Royal Navy Deploys Two OPVs for Five Years to No Base in Particular

We have deployed cutters to the Western Pacific for months at a time, and PATFORSWA kept its 110s operating out of Bahrain for years, but the Royal Navy seems to be doing something different and I believe remarkable.

Naval News reports they are sending a pair of River Batch II class ships, HMS Tamar and HMS Spey, well beyond the Suez. It sounds all very 18th Century Star Trek, “Our Five Year Mission, Proceed into the Indian and Pacific Oceans and act in the Queen’s Interests.” (No, not a real quote.)

If these ships were in the US Coast Guard we would see them as MECs. They are slightly larger and faster than the 270s, but are not as well equipped in some respects. They are armed only with a 30mm gun and no helicopter hangar. I don’t believe they have any ESM/ECM. Their crew is also considerably smaller, smaller in fact than that of a 210. (I have seen various numbers for the crew size, 34 in the infographic above, 58 in Wikipedia, 46 as reported below, but all well below the 75 common on a 210 or the 100 typical of a 270.)

“Each ship is crewed by 46 sailors, with half the crew trading places with shipmates from the UK every few weeks.”

The Royal Navy actually has considerable experience keeping OPVs deployed for long periods with austere support.

We might even see one of these helping with drug interdiction in the Eastern Pacific, more likely they will be countering piracy and drug or arms trafficing in the Indian Ocean or capacity building in East Africa or SE Asia. Maybe we could make a multi-national Freedom of Navigation transit of the Taiwan Strait.


23 thoughts on “Royal Navy Deploys Two OPVs for Five Years to No Base in Particular

  1. This will be logistically daunting but I think the RN knows HOW to do it. I think the USN has made many bad ship design decisions when it comes to endurance.Β  The “RTB assumption” is basically foolish

    It also reminds me of a former CNO’s call for Station Ships from our allies. The USN of course has nothing less than a DDG with decent good endurance.

  2. I like the idea of using local ports as lillypads to hop to one after another. BAE will provide logistics, sending people and equipment to a designated destination as determined. I’d love to see the OPC deployed like this in the Western Pacific.

    • The US does have bases in the Indo-Pacific. The Royal Navy not so much, so they are making a virtue out of necessity and using allied bases.

      They have some mine warfare ships stationed in the Persian Gulf, Bahrain I believe.

      Diego Garcia is really British but leased to the US. Naturally, they will be welcomed at any US, Australian, New Zealand, or Japanese base. Probably Singapore, India, and the Philippines as well.
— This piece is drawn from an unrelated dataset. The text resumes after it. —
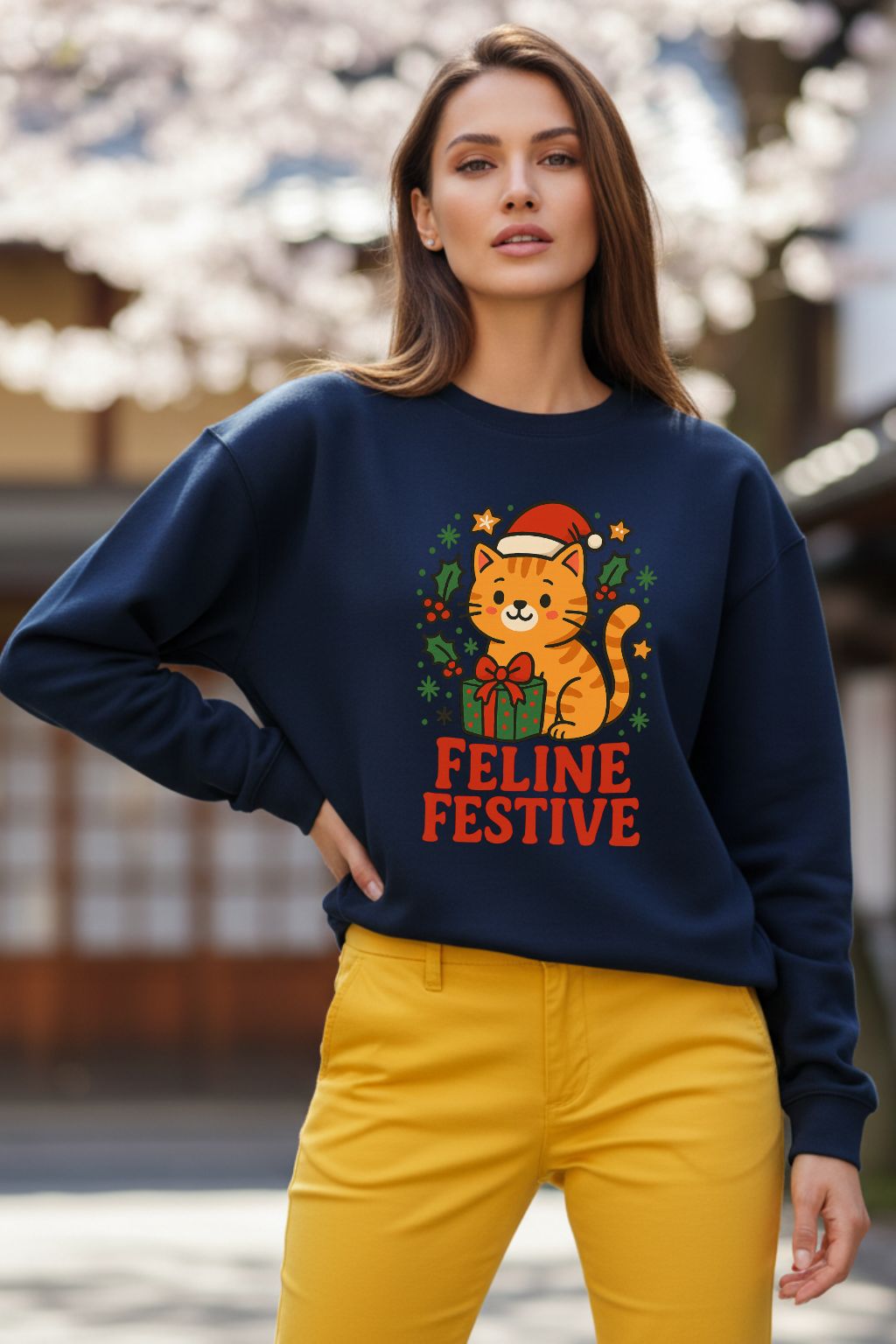 Woman wearing a navy blue oversized sweatshirt with a feline graphic and 'Feline Festive' text, standing outdoors.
      UK territory in the Pacific and Indian Oceans is very limited

      • House of Commons Library has this:
        “The UK Naval Support Facility in Bahrain is the main naval facility in the Persian Gulf for UK naval vessels. Four mine-counter measure vessels and one Type 23 frigate are permanently based there. These are supported by a Royal Fleet Auxiliary vessel. A new permanent Joint Logistics Support Base in Oman, opened in 2018, provides a permanent maritime base outside the Persian Gulf. It will support the new aircraft carriers when they are in the Indian Ocean/Persian Gulf.”

      • Bahrain and Singapore both have permanent UK naval bases, on the small side but fine for destroyers and smaller. Duqm, Oman is also getting one.

    • I also found this:
      “Once completed, the UK Joint Logistics Support Base, a multi-million pound joint venture between British defence company Babcock International and the Oman Drydock Company, will provide the UK a permanent training facility in addition to a key military logistics centre in the Gulf. It will also be connected to other Gulf countries by the Gulf Rail Project.”

  3. The Royal Navy uses a “third watch” system for its OPVs. Two watches run ths ship while one is home for leave or training. When it’s time to switch, they fly by commercial airline to wherever the ship is and one of the deployed watches heads home.

    While they may have about 65 people in total they run day to day on about 40. It gets more complicated by the fact that the Batch 2 River Class ships are designed with accommodations for up to 50 extra people. It’s apparently an attempt to keep the design flexible for use by anyone from special operations forces to a trade delegation.